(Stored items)
□ □ □ □ □
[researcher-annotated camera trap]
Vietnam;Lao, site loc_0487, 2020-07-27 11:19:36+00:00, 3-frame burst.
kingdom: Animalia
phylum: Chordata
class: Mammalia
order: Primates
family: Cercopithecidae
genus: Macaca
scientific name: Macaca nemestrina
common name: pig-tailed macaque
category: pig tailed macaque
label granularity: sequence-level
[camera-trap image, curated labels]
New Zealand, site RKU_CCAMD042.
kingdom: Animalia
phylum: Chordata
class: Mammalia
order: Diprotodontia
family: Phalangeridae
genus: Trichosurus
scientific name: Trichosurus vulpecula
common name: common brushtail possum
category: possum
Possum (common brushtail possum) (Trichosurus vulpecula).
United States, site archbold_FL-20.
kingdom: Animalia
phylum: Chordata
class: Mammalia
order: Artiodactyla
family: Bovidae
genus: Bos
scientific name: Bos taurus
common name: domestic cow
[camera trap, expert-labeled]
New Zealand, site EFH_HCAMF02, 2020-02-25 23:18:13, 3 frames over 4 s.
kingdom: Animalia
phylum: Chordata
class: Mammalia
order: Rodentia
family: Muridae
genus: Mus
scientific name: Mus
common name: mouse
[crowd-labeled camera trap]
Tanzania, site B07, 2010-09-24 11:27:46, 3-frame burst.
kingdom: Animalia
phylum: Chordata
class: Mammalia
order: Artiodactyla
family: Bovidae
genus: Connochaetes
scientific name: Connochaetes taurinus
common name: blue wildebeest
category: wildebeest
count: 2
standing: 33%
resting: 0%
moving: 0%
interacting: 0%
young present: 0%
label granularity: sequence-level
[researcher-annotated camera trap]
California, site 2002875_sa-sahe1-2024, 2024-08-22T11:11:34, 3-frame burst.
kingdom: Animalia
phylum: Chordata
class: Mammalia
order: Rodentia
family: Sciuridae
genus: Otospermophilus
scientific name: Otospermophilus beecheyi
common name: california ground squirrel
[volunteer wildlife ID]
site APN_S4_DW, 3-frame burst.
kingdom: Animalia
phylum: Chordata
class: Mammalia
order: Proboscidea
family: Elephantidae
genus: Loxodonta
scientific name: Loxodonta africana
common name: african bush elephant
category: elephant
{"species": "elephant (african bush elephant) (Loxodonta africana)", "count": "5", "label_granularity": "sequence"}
□ □ □ □ □
Transcribe each entry. Leave nothing out.

:: Solution to the exercise ::
[researcher-annotated camera trap]
Vietnam;Lao, site loc_0487, 2020-07-27 11:19:36+00:00, 3-frame burst.
kingdom: Animalia
phylum: Chordata
class: Mammalia
order: Primates
family: Cercopithecidae
genus: Macaca
scientific name: Macaca nemestrina
common name: pig-tailed macaque
category: pig tailed macaque
label granularity: sequence-level
[camera-trap image, curated labels]
New Zealand, site RKU_CCAMD042.
kingdom: Animalia
phylum: Chordata
class: Mammalia
order: Diprotodontia
family: Phalangeridae
genus: Trichosurus
scientific name: Trichosurus vulpecula
common name: common brushtail possum
category: possum
Possum (common brushtail possum) (Trichosurus vulpecula).
United States, site archbold_FL-20.
kingdom: Animalia
phylum: Chordata
class: Mammalia
order: Artiodactyla
family: Bovidae
genus: Bos
scientific name: Bos taurus
common name: domestic cow
[camera trap, expert-labeled]
New Zealand, site EFH_HCAMF02, 2020-02-25 23:18:13, 3 frames over 4 s.
kingdom: Animalia
phylum: Chordata
class: Mammalia
order: Rodentia
family: Muridae
genus: Mus
scientific name: Mus
common name: mouse
[crowd-labeled camera trap]
Tanzania, site B07, 2010-09-24 11:27:46, 3-frame burst.
kingdom: Animalia
phylum: Chordata
class: Mammalia
order: Artiodactyla
family: Bovidae
genus: Connochaetes
scientific name: Connochaetes taurinus
common name: blue wildebeest
category: wildebeest
count: 2
standing: 33%
resting: 0%
moving: 0%
interacting: 0%
young present: 0%
label granularity: sequence-level
[researcher-annotated camera trap]
California, site 2002875_sa-sahe1-2024, 2024-08-22T11:11:34, 3-frame burst.
kingdom: Animalia
phylum: Chordata
class: Mammalia
order: Rodentia
family: Sciuridae
genus: Otospermophilus
scientific name: Otospermophilus beecheyi
common name: california ground squirrel
[volunteer wildlife ID]
site APN_S4_DW, 3-frame burst.
kingdom: Animalia
phylum: Chordata
class: Mammalia
order: Proboscidea
family: Elephantidae
genus: Loxodonta
scientific name: Loxodonta africana
common name: african bush elephant
category: elephant
{"species": "elephant (african bush elephant) (Loxodonta africana)", "count": "5", "label_granularity": "sequence"}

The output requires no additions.